Tomatoes stems grow rather fast, and so they appear as healthy. It gets confusing when they sprout up but don’t bear any fruit! This is because they will not bear fruit until it’s warm enough. Once the soil and air temperature are nice and warm, the conditions will be right for fruiting.

Watering Your Tomatoes

Try to water regularly. As sensitive as tomatoes are to space and sun, they’re as equally sensitive about water. If you water them regularly and then miss a week, this can lead to a calcium deficiency which will cause the body of the tomato to crack and split. This isn’t detrimental to its taste, but it’s less aesthetically pleasing.

A close look at a healthy potted tomato plant.

Let the soil dry ever so slightly between waterings so that root rot isn’t developed. Tomatoes are particularly prone to this issue.

Once your tomatoes start to ripen, it’s time to slow down on the watering. This is because the tomato will then start to concentrate its sugars which will result in an extremely sweet and lovely tasting tomato.

Prune Prune Prune!

Here is another thing that tomatoes are sensitive to! It’s always a good rule of thumb to pick off leaves or stems that don’t look like they’re doing too well — in order to conserve the plants energy towards bearing delicious fruit.

Remove suckers (small leaves in corners of steams) that develop as they are sucking away energy, and won’t actually produce fruit or be able to photosynthesize that much since they aren’t getting too much sun exposure.

A close look at a tomato plant being pruned.

However, be careful not to prune too much! If you pick off too many leaves, that means there is less surface area available for photosynthesizing, meaning that there will be less sugar, and less sweet tomatoes.

Once the tomato is about 3 feet tall, remove the leaves from the bottom foot of the stem. These are the leaves that will be most prone to growing fungus and other unfortunate tomato diseases.

Seed Saving

And there you have it! Hopefully by that point your tomato will be perfectly comfortable and willing to reward you with its irresistible fruit.

The seeds of a tomato are collected on a piece of tissue.

Saving seeds for next season is a very easy thing to do, and this process can be done with either determinate or indeterminate varieties.

  1. Pick one of your healthiest and loveliest tomatoes
  2. Save the seeds (still in their juice)
  3. Lay them out flat and let them dry out until a film a mold develops (this is fermentation food preservation!)
  4. Rinse the seeds, dry them, and package them away until next season!

FAQ

How should I support a growing tomato plant?

Tomatoes are very heavy fruits! Tomato plants will usually vine along the ground so that they heavy weight can be supported by the ground, but we often encourage them to grow up so that they aren’t as susceptible to disease.

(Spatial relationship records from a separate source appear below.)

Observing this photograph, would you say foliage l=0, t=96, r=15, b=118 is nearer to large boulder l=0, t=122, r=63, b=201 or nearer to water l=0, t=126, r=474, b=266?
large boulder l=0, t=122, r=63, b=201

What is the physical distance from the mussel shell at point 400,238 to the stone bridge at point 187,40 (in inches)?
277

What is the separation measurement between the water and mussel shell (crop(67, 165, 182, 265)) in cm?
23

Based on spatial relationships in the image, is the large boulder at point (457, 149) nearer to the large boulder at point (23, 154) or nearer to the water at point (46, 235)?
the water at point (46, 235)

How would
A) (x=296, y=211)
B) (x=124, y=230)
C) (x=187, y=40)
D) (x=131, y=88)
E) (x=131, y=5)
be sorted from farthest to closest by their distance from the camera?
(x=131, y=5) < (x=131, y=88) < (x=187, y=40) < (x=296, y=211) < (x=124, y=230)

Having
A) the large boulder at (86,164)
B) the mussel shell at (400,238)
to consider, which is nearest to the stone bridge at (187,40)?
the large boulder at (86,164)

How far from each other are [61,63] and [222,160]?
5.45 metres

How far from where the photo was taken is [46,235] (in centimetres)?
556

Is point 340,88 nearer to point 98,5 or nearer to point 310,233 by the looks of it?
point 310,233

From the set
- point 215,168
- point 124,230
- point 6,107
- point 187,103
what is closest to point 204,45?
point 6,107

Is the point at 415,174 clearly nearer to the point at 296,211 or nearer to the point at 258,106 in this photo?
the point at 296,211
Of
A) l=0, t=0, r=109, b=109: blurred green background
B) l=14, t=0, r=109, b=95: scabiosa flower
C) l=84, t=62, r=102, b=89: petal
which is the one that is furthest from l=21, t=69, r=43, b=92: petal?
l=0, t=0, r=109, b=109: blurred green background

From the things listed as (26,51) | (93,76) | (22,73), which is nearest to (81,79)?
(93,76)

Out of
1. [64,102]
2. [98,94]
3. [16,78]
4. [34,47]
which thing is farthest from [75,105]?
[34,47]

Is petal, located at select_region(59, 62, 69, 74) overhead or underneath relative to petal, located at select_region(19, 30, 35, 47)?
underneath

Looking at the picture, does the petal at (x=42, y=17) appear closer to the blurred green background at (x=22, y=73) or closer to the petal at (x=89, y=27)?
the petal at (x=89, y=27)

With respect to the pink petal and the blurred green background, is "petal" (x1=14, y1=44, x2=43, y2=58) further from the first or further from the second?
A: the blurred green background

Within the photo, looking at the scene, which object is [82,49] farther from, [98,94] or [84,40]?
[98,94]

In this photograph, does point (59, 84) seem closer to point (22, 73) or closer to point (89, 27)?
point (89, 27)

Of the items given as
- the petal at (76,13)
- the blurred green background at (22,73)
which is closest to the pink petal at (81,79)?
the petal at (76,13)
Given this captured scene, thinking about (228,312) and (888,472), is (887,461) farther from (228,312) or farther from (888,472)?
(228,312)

It’s a good idea to use stakes to help support the tomato stems. OR  if you have an impressive set up, tomato vines do incredibly well if they’re hung from a trellis and the stems hang down and the fruit is hovering far above the ground.

Should I prune my tomato plant?

Yes! But don’t go crazy with it. Tomato leaves are what photosynthesize and produce sugars that will sweeten the tomatoes. Pick away leaves that are yellow, close to the ground, or aren’t getting enough sun.

Can I grow a tomato plant in a pot?

Absolutely, a tomato can spend its entire life in a pot. Tomatoes really prefer having their own territory, and so in some ways a pot may be a better option.

When are tomatoes in season?

Tomatoes will commonly bear fruit in mid-late summer, they produce when the air and soil is the most warm it can be.

What will help tomatoes grow?

Sun, water, and compost. When planting a tomato plant, don’t be afraid to incorporate a lot of compost. Tomatoes are heavy feeders and they will appreciate all of the extra nutrients.